◆ **GIVEN TEXT**:
>>>
Parallelism in GPU - CUDA / OpenCL - cuda

I have a general questions about parallelism in CUDA or OpenCL code on GPU. I use NVIDIA GTX 470.
I read briefly in the Cuda programming guide, but did not find related answers hence asking here.
I have a top level function which calls the CUDA kernel(For same kernel I have a OpenCL version of it). This top level function itself is called 3 times in a 'for loop' from my main function, for 3 different data sets(Image data R,G,B)
and the actual codelet also has processing over all the pixels in the image/frame so it has 2 'for loops'.
What I want to know is what kind of parallelism is exploited here - task level parallelism or data parallelism?
So what i want to understand is does does this CUDA and C code create multiple threads for different functionality/functions in the codelet and top level code and executes them in
parallel and exploits task parallelism. If yes, who creates it as there is no threading library explicitly included in code or linked with.
OR
It creates threads/tasks for different 'for loop' iterations which are independent and thus achieving data parallelism.
If it does this kind of parallelism, does it exploit this just by noting that different for loop iterations have no dependencies and hence can be scheduled in parallel?
Because I don't see any special compiler constructs/intrinsics(parallel for loops as in openMP) which tells the compiler/scheduler to schedule such for loops / functions in parallel?
Any reading material would help.

Parallelism on GPUs is SIMT (Single Instruction Multiple Threads). For CUDA Kernels, you specify a grid of blocks where every block has N threads. The CUDA library does all the trick and the CUDA Compiler (nvcc) generates the GPU code which is executed by the GPU. The CUDA library tells the GPU driver and further more the thread scheduler on the GPU how many threads should execute the kernel ((number of blocks) x (number of threads)). In your example the top level function (or host function) executes only the kernel call which is asyncronous and returns emediatly. No threading library is needed because nvcc creates the calls to the driver.
<<<
◆ **TASK TO COMPLETE**: Pick up the thread on GPU parallelism in CUDA and OpenCL right after its last sentence and continue it.

◆ **DATASET EXCERPTS**:
>>>
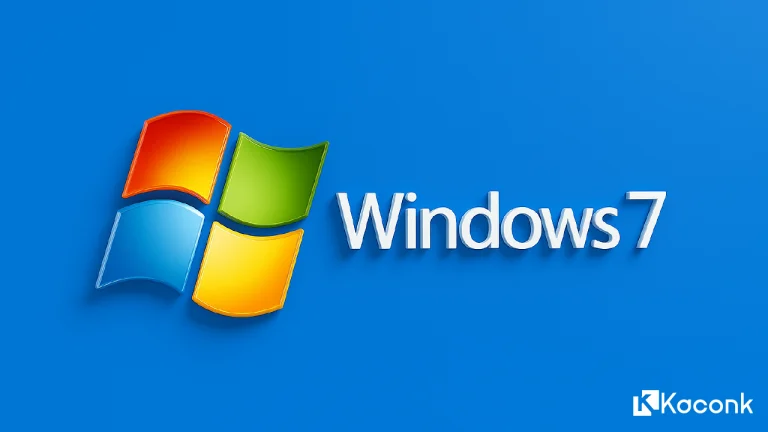 Windows 7 di Tahun 2026 Masih Layak Digunakan atau Saatnya Pensiun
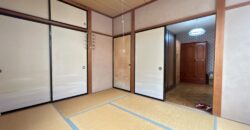 Casa à venda em Hamamatsu, Wagocho por ¥48,000/mês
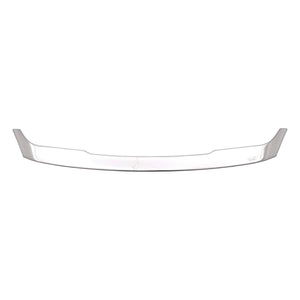 NEW AEROSKIN CHROME HOOD PROTECTOR - AVS# 620032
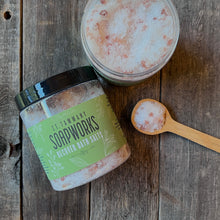 Load image into Gallery viewer, RECOVER Bath Salts
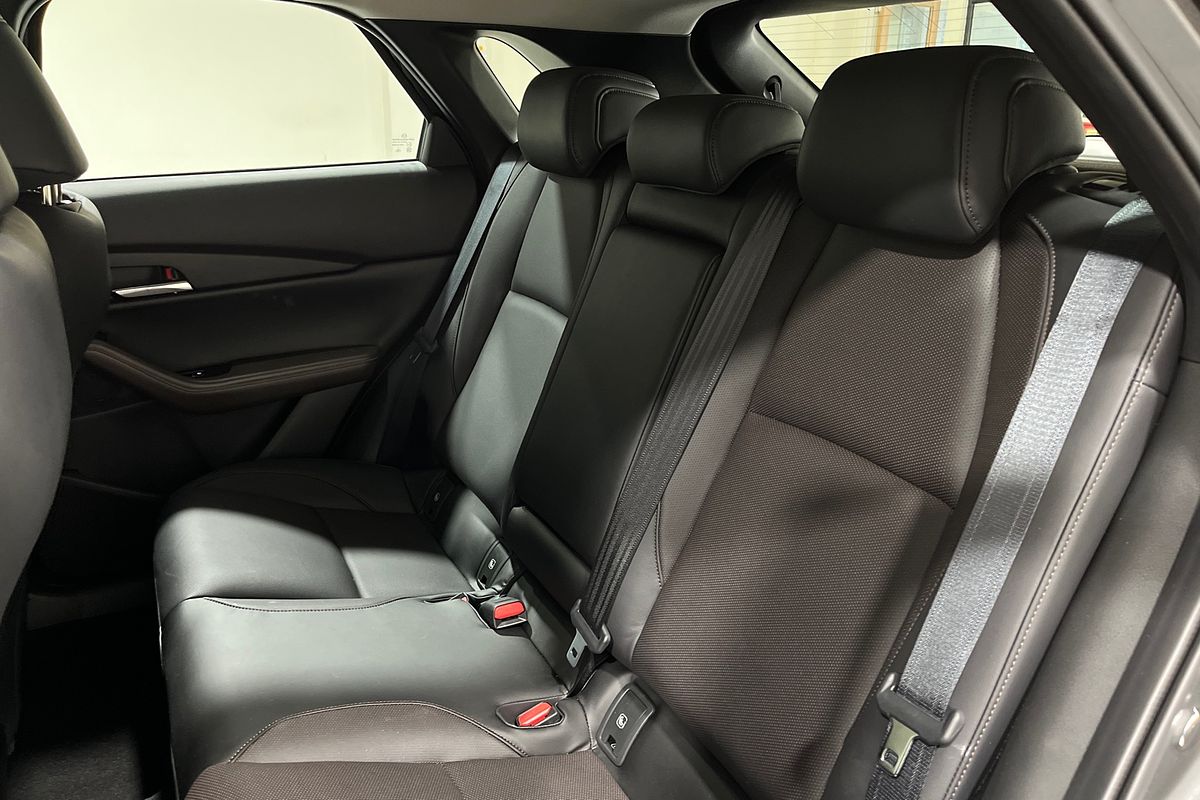 Mazda CX-30 E 6AUTO WAGON G25 TOURING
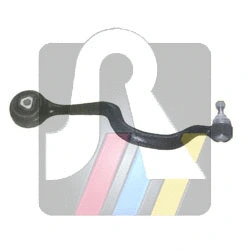 Control/Trailing Arm, wheel suspension (95-09532-1)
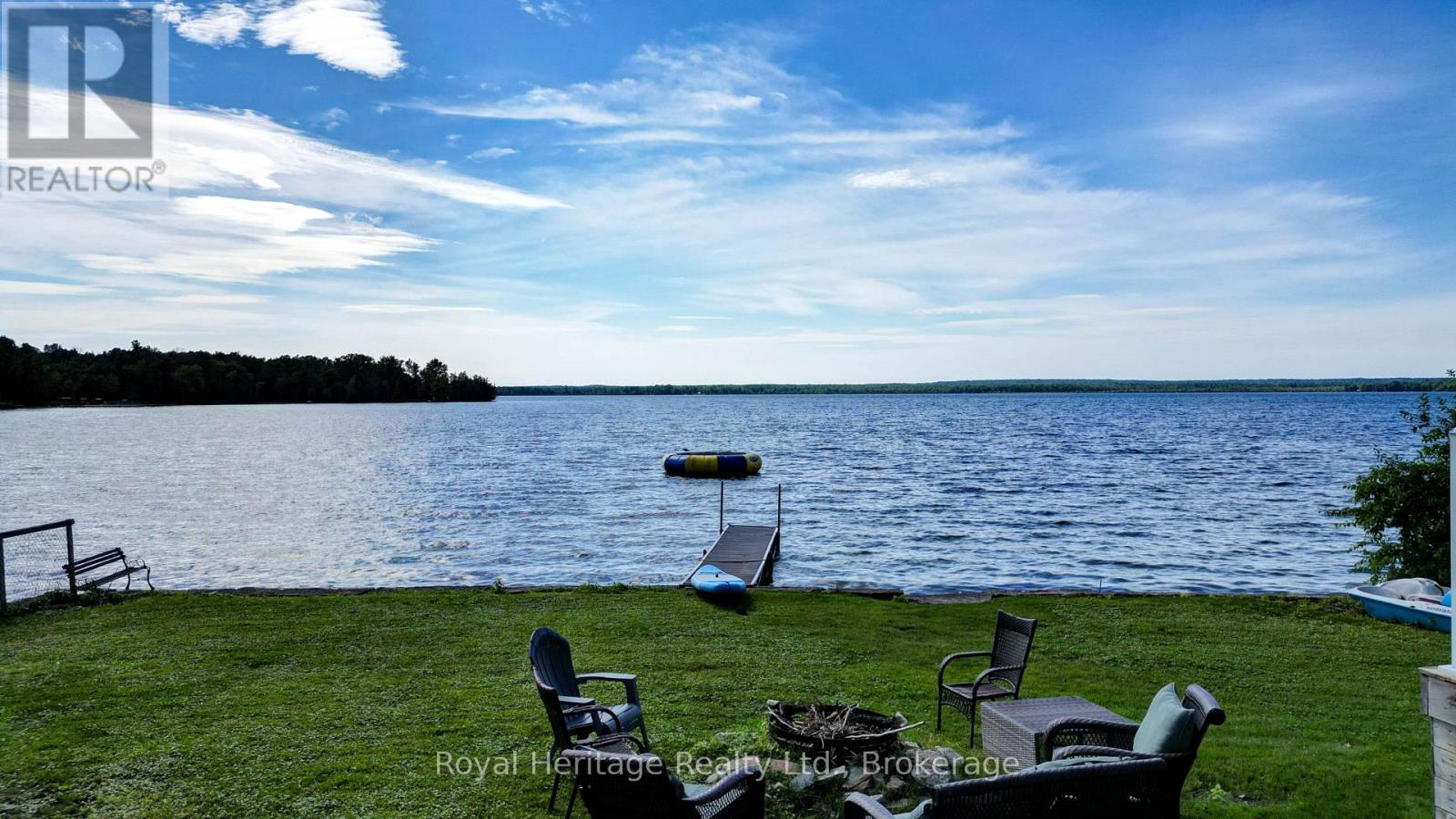 680 Round Lake Road, Havelock-Belmont-Methuen (Belmont-Methuen), Ontario  K0L 1Z0 - Photo 31 - X13581246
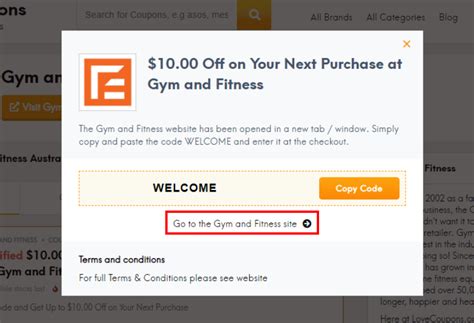 Amazon Promo Code For Gym Equipment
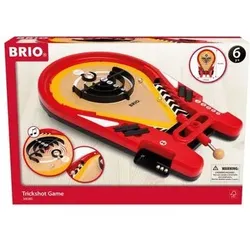 BRIO 63408000 BRIO Trickshot-Geschicklichkeitsspiel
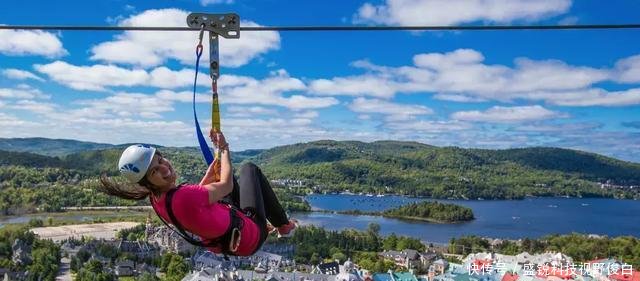 加拿大最宜居的4个地方,逃离城市,在这里治愈焦虑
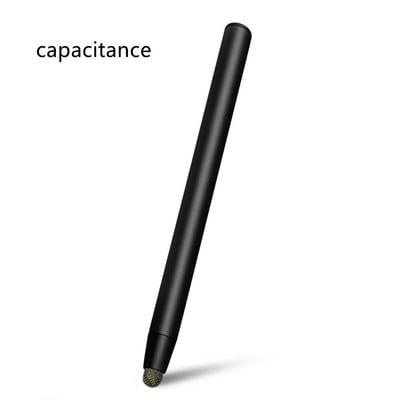 Professional Teacher Hand Pointer Τηλεσκοπικός δείκτης χειρός υψηλής ποιότητας με υπέρυθρη χωρητική πένα με στυλό αφής γραφίδας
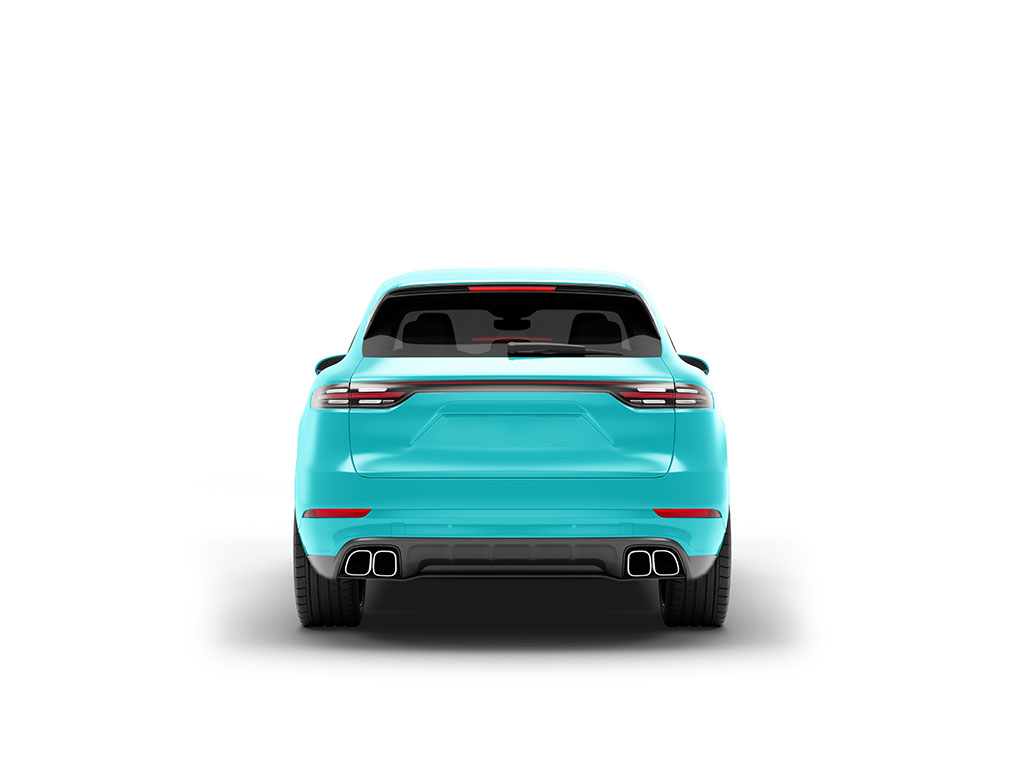 3M 1080 Gloss Atomic Teal SUV Vinyl Wraps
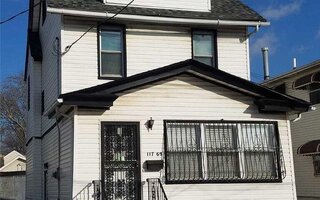 117-69 142nd St, Jamaica, NY 11436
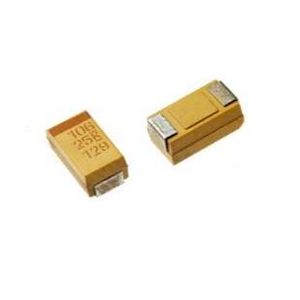 10UF/25V smd TAN C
<<<
◆ **RESPONSE TO THIS EXERCISE**:
A sample kernel call looks like this:
helloworld<<<BLOCKS, THREADS>>>(/* maybe some parameters */);
OpenCL follows the same paradigm but you compile yor kernel (if they are not precompiled) at runtime. Specify the number of threads to execute the kernel and the lib does the rest.
The best way to learn CUDA (OpenCL) is to look in the CUDA Programming Guide (OpenCL Programming Guide) and look at the samples in the GPU Computing SDK.

What I want to know is what kind of parallelism is exploited here - task level parallelism or data parallelism?
Predominantly data parallelism, but there's also some task parallelism involved.
In your image processing example a kernel might do the processing for a single output pixel. You'd instruct OpenCL or CUDA to run as many threads as there are pixels in the output image. It then schedules those threads to run on the GPU/CPU that you're targeting.
Highly data parallel. Kernel is written to do a single work item, and you schedule millions of them.
The task parallelism comes in because your host program is still running on the CPU whilst the GPU is running all those threads, so it can be getting on with other work. Often this is preparing data for the next set of kernel threads, but it could be a completely separate task.

If you launch multiple kernels, they will not be automatically be parallelized (i.e. no GPU task parallelism). However, the kernel invocation is asynchronous on the host side, so host code will continue running in parallel while the kernel is executing.
To get task parallelism you have to do it by hand - in Cuda the concept is called streams, and in OpenCL command queues. Without explicitly creating multiple streams/queues and scheduling each kernel to its own queue, they will be executed in sequence (there is an OpenCL feature allowing queues to run out-of-order, but I don't know if any implementation supports it.) However, running the kernels in parallel will probably not give much benefit if each dataset is large enough to utilize all the GPU cores.
If you have actual for loops in your kernels, they will not in themselves be parallelized, the parallelism comes from specifying a grid size, which will cause the kernel to be invoked in parallel for each element in that grid (so if you have for loops inside your kernel they will be executed in full by each thread). In other words, you should specify a grid size when calling the kernel, and inside the kernel use threadIdx/blockIdx (Cuda) or getGlobalId() (OpenCL) to identify which data item to process in that particular thread.
A useful book for learning OpenCL is the OpenCL Programming Guide, but the OpenCL spec is also worth a look.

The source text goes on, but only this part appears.